**Tâche à réaliser:** Reprends le texte sur la canicule en France et poursuis-le à partir de sa dernière phrase.

**Extrait de page:**
□ □ □ □ □ □ □
Jamais la France n’avait connu une telle extension de vigilance. Ce lundi, 84 départements sont placés en vigilance orange canicule par Météo-France, un record absolu selon la ministre de la Transition écologique Agnès Pannier-Runacher. Le précédent pic datait de juillet 2019, avec 81 départements concernés. Seuls quelques rares territoires (notamment la côte normande, la Bretagne littorale, la Corse-du-Sud et le Pas-de-Calais) échappent encore à la vague de chaleur. Face à la situation, une cellule interministérielle de crise a été convoquée dimanche soir au ministère de l’Intérieur, place Beauvau. Les autorités sont sur le qui-vive, alors que les températures dépassent déjà les 40 °C dans plusieurs communes du sud du pays : à Grospierres (Ardèche), Lézignan-Corbières (Aude) ou encore Vinsobres (Drôme).
□ □ □ □ □ □ □
**Items présentés:**

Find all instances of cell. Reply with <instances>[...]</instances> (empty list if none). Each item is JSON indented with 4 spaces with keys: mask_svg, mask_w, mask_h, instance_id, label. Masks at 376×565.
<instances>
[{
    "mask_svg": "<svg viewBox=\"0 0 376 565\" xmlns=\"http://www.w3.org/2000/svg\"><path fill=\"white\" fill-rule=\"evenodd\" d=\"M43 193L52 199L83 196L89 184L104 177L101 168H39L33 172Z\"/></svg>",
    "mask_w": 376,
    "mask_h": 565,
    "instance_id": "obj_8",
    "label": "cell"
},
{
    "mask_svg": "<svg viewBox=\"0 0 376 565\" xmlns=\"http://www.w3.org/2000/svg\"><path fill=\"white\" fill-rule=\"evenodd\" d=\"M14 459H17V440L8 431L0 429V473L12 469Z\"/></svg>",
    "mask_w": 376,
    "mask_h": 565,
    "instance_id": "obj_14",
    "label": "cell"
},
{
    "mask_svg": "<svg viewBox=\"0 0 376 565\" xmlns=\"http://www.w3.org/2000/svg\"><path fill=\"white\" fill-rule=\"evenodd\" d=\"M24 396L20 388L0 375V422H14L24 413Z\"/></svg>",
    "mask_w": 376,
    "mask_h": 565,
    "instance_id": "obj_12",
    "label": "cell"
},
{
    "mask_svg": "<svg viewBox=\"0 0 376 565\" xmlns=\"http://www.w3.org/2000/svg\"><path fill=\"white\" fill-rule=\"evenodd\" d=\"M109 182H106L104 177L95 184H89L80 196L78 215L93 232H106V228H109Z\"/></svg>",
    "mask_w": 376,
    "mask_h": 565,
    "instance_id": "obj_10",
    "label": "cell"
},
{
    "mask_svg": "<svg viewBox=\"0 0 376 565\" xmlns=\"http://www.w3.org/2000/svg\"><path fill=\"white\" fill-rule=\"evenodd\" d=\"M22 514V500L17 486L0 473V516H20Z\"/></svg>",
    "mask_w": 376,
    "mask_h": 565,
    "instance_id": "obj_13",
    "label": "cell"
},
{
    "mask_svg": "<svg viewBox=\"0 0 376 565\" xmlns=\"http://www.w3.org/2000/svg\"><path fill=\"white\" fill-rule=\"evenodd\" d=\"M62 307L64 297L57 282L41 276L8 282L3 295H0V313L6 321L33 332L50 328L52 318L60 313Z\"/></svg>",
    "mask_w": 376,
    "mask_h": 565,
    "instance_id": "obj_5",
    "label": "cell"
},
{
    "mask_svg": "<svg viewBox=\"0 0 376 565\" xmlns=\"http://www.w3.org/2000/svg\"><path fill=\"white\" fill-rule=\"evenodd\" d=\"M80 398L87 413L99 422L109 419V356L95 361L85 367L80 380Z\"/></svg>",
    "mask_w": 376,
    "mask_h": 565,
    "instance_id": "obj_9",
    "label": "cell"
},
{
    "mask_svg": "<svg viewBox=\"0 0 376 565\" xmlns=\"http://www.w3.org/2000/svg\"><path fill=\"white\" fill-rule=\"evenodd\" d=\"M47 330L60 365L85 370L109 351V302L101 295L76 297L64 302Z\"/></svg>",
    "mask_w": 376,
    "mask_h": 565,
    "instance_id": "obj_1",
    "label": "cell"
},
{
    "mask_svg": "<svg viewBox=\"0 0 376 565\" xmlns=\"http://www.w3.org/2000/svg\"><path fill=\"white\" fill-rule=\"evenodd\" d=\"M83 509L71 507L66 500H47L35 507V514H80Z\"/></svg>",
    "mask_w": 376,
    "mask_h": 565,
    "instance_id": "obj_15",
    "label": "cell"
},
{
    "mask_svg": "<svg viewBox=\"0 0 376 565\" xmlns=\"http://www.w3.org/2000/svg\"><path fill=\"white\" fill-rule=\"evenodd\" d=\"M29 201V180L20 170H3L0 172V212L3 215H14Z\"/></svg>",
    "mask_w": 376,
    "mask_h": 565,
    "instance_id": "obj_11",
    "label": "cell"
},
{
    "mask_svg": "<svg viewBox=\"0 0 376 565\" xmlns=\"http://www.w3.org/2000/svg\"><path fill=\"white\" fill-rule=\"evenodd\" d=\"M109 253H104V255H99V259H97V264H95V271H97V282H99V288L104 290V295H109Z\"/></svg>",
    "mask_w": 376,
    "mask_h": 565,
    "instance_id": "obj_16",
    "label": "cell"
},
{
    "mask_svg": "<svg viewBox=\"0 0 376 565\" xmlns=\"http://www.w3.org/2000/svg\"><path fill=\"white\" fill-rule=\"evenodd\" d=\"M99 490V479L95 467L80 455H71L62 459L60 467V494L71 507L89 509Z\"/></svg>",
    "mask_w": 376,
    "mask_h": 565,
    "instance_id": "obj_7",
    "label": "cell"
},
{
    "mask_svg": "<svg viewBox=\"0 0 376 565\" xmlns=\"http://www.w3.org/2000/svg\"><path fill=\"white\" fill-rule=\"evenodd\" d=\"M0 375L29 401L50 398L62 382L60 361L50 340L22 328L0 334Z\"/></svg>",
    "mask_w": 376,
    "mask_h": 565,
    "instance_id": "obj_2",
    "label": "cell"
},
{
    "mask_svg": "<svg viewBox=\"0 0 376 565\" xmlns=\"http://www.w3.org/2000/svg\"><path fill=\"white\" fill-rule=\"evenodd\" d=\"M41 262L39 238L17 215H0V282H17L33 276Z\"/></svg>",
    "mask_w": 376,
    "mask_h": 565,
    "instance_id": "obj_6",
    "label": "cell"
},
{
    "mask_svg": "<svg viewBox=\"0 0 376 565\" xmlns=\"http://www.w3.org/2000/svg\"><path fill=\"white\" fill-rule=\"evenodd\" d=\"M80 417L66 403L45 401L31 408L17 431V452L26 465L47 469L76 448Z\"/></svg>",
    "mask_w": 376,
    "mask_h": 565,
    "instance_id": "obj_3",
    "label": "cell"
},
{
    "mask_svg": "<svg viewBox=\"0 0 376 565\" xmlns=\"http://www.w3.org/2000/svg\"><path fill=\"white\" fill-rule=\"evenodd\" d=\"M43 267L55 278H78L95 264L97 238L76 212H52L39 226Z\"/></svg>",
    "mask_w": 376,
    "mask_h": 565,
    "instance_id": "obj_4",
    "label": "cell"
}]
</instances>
□ □ □ □ □ □ □
**Réponse finale:**
Écoles fermées, ligne d’urgence activée, mesures au compte-gouttes
Les conséquences concrètes de cette canicule s’intensifient. À Tours, la mairie a décidé de fermer toutes les écoles publiques dès lundi après-midi, et jusqu’à mardi. Dans le Vaucluse, le Thor et Cavaillon ont pris des mesures similaires pour les écoles maternelles et élémentaires. Mais aucune fermeture généralisée n’est prévue à l’échelle nationale. La Première ministre Élisabeth Borne a renvoyé la décision aux collectivités locales, prônant une gestion au cas par cas. Pour accompagner la population, le numéro vert « canicule info service » est de nouveau opérationnel : 0 800 06 66 66, joignable gratuitement de 9h à 19h. Des conseils pratiques sont également disponibles en ligne. Parmi les recommandations : boire régulièrement sans attendre la soif, s’humidifier le corps, éviter les sorties aux heures les plus chaudes, et privilégier les lieux climatisés. Météo-France prévient déjà : cette vague de chaleur s’inscrit dans la durée. Les températures devraient encore grimper en début de semaine, à l’exception du pourtour méditerranéen. Les autorités sanitaires s’attendent à une pression accrue sur les urgences, notamment pour les personnes âgées, les nourrissons et les personnes précaires. La vigilance s’impose.